Here’s our review of Marjorie Shaffer’s new book

Peter Shawn Taylor

Here’s another thing you can blame on Christopher Columbus. Not only did the explorer bring colonialism to the Americas and famously misname Caribbean natives as “Indians” (thinking he’d arrived in India), he also created endless confusion in the kitchen by alleging the chili “peppers” he found there were related to the valuable spice “pepper” he was in search of. In fact the two peppers share nothing in common.

The key role played during the age of discovery by the pepper you put in a pepper grinder is the main focus of Shaffer’s book, which is being marketed as something of a companion piece to Mark Kurlansky’s popular 2002 work Salt: A World History. (With this much attention paid to dinner table fixtures, can a history of the paper napkin and its role in world affairs be far behind?)

While the dream of finding a new and faster route to the spice islands of the southeast Pacific motivated Columbus and others to set sail into the unknown, pepper alone can’t explain it all, as Shaffer occasionally acknowledges. Nutmeg and cloves were far more valuable by weight. And textiles and tea eventually became much more important to international trade. Nonetheless, pepper was, and still is, the world’s most popular spice.

Shaffer’s tale is at its best during the early years of the spice trade, when pepper-hungry European nations were not yet world superpowers.
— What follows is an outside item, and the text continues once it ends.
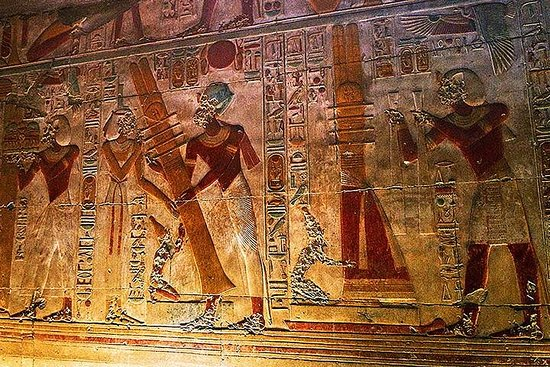 Фотография Dendera and Abydos Temples Tour from Luxor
Arriving in what is now Indonesia on rickety ships with half-dead crews after year-long voyages, Western sailors often found themselves humbled before the riches of the islanders and competing with each other, as well as Chinese and Muslim traders, for a chance to bring home some pepper.

In 1601, for example, four English ships sailed to Aceh Banda, a magnificent city-state on the northern tip of Sumatra, with a hand-written letter from Queen Elizabeth I pleading that the sultan sell his pepper to her representatives, and not their competitors; the virgin queen promised “that love will flow from trade.” Full-blown colonialism was still centuries away.